O problema, conforme relatam, surgiu meses e até anos depois do encerramento das negociações. De acordo com os denunciantes, essas promissórias passaram a ser utilizadas como base para ações judiciais de cobrança, mesmo após a quitação dos compromissos financeiros relacionados às mercadorias comercializadas.
O casal afirma contestar a autenticidade de parte dos documentos apresentados nos processos e sustenta que não possuía débitos pendentes no momento em que as cobranças foram ajuizadas.
Com a divulgação do caso, outras pessoas de diferentes regiões do Paraná passaram a procurar as autoridades relatando situações semelhantes. Algumas das supostas vítimas afirmam ter sofrido bloqueio de imóveis, apreensão de veículos e restrições sobre outros bens durante a tramitação das ações judiciais.

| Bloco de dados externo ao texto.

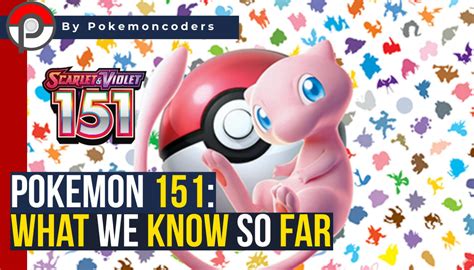 Pokemon 151 Set: What We Know So Far | PokemonCoders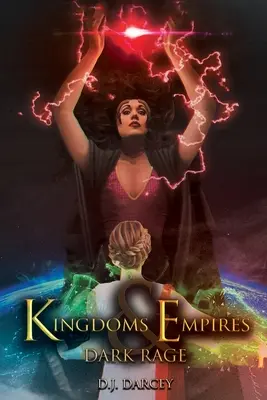Kráľovstvá a ríše: Temný hnev - Kingdoms and Empires: Dark Rage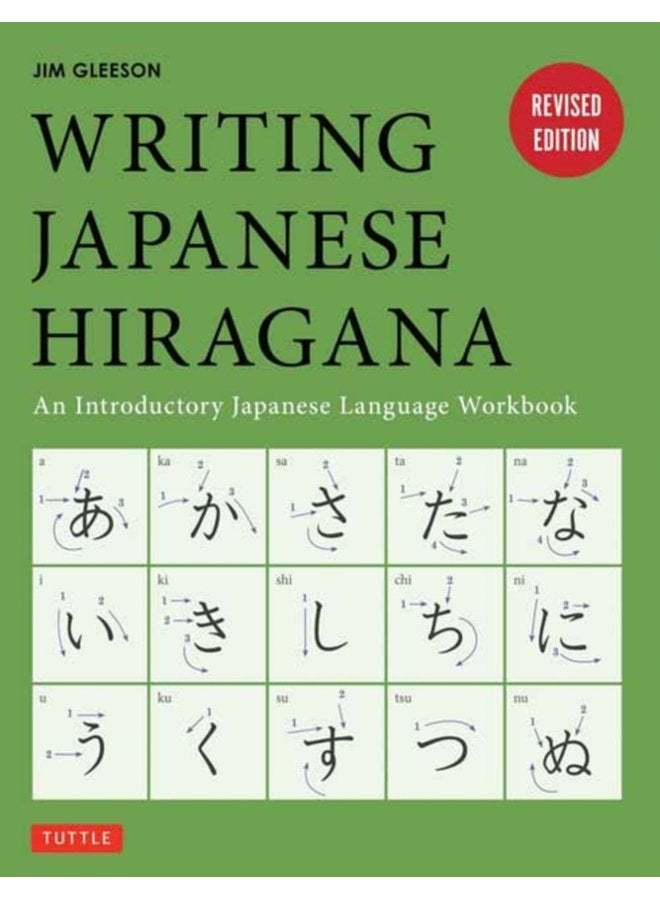 Writing Japanese Hiragana An Introductory Japanese Language Workbook Learn and Practice The Japanese Alphabet - Paperback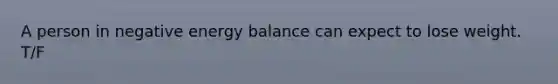 A person in negative energy balance can expect to lose weight. T/F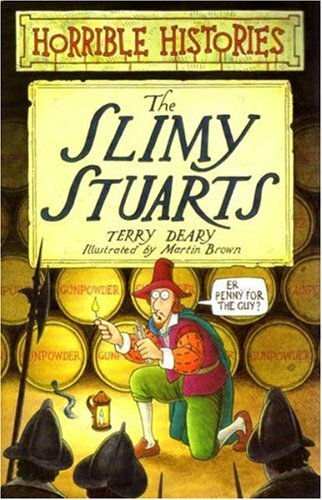 The Slimy Stuarts (Horrible Histories) By Terry Deary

As denúncias relacionadas ao caso vêm sendo registradas desde 2023. Em maio deste ano, dezenas de pessoas prestaram depoimento à Polícia Civil de Cascavel, responsável pela investigação que busca esclarecer as circunstâncias das acusações e apurar possíveis irregularidades envolvendo as notas promissórias utilizadas nos processos de cobrança.
Outro ponto levantado por parte dos denunciantes é a suspeita de possível favorecimento na tramitação de algumas ações judiciais. Essas alegações também deverão ser analisadas pelas autoridades competentes e, até o momento, não existe conclusão oficial sobre o assunto.
A reportagem procurou o vendedor de semijoias citado nas denúncias para comentar as acusações apresentadas pelas supostas vítimas. Até o fechamento desta matéria, não houve retorno. O espaço permanece aberto para manifestação e eventual posicionamento. As investigações seguem em andamento e são conduzidas pela Polícia Civil.